* Text extract

****

Wow...so tired of away teams getting the hometown whistle while we get roughed up to no avail here. Doesn't happen every game, but it's enough to be disconcerting.


----------



## Adam (Jan 28, 2003)

Also, I'm watching this game on mute while listening to Jace's soundcloud stuff.


----------



## Wade2Bosh (Mar 31, 2004)

Just cannot put together a stretch of multiple stops in a row.


----------



## Wade2Bosh (Mar 31, 2004)

I've had it with Mario. Get him out.


----------



## Jace (Sep 26, 2005)

Regular season Rio, you suck. Cole needs to play the rest of the game again.

The good thing about regular season Chalmers is that he'll never earn the contract he wants to that might take him away from us, for better or worse.


----------



## BlackNRed (Feb 9, 2005)

Hey just got home, look like the Heat blow again.


----------



## Jace (Sep 26, 2005)

Adam said:


> Also, I'm watching this game on mute while listening to Jace's soundcloud stuff.


Thanks. As a disclaimer, all that shit's 5+ years old. I'm working on some new material that I'll hopefully record and put up within the next couple months.


----------



## Jace (Sep 26, 2005)

When Chalmers was out with the hammy, we kept hearing about how great he was shooting in practice. **** practice.

Bosh's first mid-range take tonight. Nothing but net.


----------



## PoetLaureate (Feb 8, 2009)

This is the best Wade has looked all year


----------



## Wade2Bosh (Mar 31, 2004)

Another floater for Wade. He's been awful with it for a long while and now cant miss it

Wade again!

Tie game


----------



## BlackNRed (Feb 9, 2005)

Looks like I'm saving the day guys, you're welcome. lmao.


----------



## Jace (Sep 26, 2005)

Imagine if this Wade showed up, like, 80% of the time.

****

* Data
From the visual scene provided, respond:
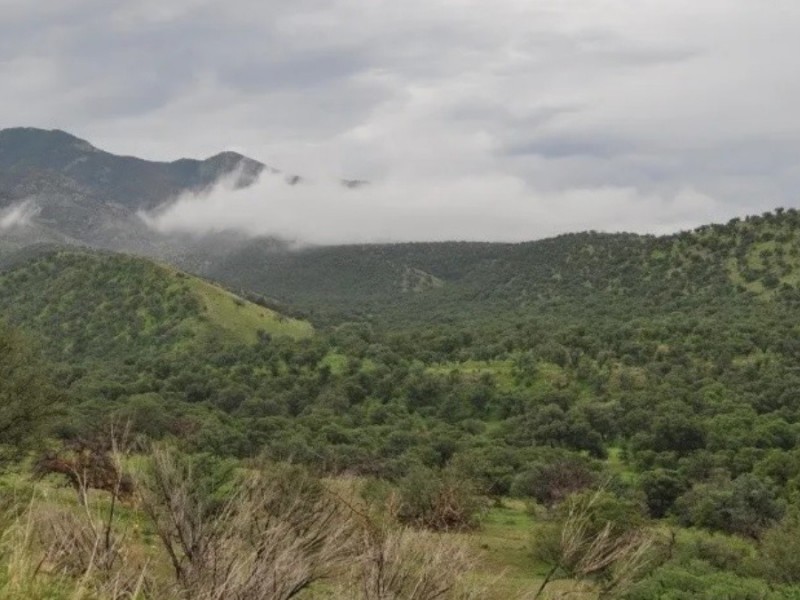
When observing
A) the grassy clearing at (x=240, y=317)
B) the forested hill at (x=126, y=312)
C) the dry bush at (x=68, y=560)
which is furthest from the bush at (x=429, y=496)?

****

* Task list
1. Answer these questions using the Heat game thread. Mark each answer with its letter.
(a) What is Adam listening to while he watches the game on mute?
(b) How old does Jace say his posted material is?
(c) What did the posters keep hearing about Chalmers while he was out with the hammy?
2. In one to three sentences, explain why Jace sees a good side to Chalmers's regular-season play in the Heat game thread.
3. Write the next few posts of the Heat game thread, continuing after its last post.

* Per-task answers
1.
(a) Jace's soundcloud stuff.
(b) More than five years old.
(c) That he was shooting great in practice.

2. Jace says that playing the way he does in the regular season, Chalmers will never earn the contract he wants. A contract like that might take him away from the team.

3.
We made a run with Cole on the bench!


----------



## Wade2Bosh (Mar 31, 2004)

Jace said:


> Imagine if this Wade showed up, like, 80% of the time.


Just need Barkley to talk about him after every bad game he has.


----------



## Wade2Bosh (Mar 31, 2004)

LBJ

12-2 run


----------



## Adam (Jan 28, 2003)

Jace said:


> Thanks. As a disclaimer, all that shit's 5+ years old. I'm working on some new material that I'll hopefully record and put up within the next couple months.


I really liked the first song "Prelude to a Ghost." I'm not a musician or great at making comparisons but it makes me think of stuff like Muse/Tool/Led Zeppelin. Sounds good.


----------



## Wade2Bosh (Mar 31, 2004)

Miller 33333


----------



## Adam (Jan 28, 2003)

They startled the sleeping giant. Heat smashing face now.


----------



## Wade2Bosh (Mar 31, 2004)

They gotta tackle Lebron for a foul to be called for him.


----------



## Jace (Sep 26, 2005)

These refs refuse to acknowledge fouls against LeBron.


----------



## PoetLaureate (Feb 8, 2009)

That Lebron pass oh my god


----------



## Adam (Jan 28, 2003)

Oh my god these refs are ****ing terrible. Jesus Christ how do you bail the guy out on a junk shot like that?


----------



## Jace (Sep 26, 2005)

Late call for DWill there.

With all of this energy already, this is setting up to be mayhem in the fourth.



Adam said:


> I really liked the first song "Prelude to a Ghost." I'm not a musician or great at making comparisons but it makes me think of stuff like Muse/Tool/Led Zeppelin. Sounds good.


Spot on, not huge on Muse (loved Absolution when it came out, though), but I love the band they emulate: Radiohead. Tool is another in my top 3, and I love Zep, too.


----------



## Wade2Bosh (Mar 31, 2004)

Damn, Cole had two great chances to extend this lead.

82-78 after 3

Nice comeback by the Heat. Cannot fall asleep now.


----------



## Jace (Sep 26, 2005)

Crazy preseason shooting aside, Cole is so much better off-the-dribble than spotting up.


----------



## Jace (Sep 26, 2005)

Wade2Bosh said:


> Damn, Cole had two great chances to extend this lead.
> 
> 82-78 after 3
> 
> Nice comeback by the Heat. Cannot fall asleep now.


This LeBron/Wade-less stretch will be tough. Gonna need Bosh to wake up.


----------



## Wade2Bosh (Mar 31, 2004)

Cole just got bailed out.


----------



## Adam (Jan 28, 2003)

Dial-A-Scrub calling CJ Watson.


----------



## Wade2Bosh (Mar 31, 2004)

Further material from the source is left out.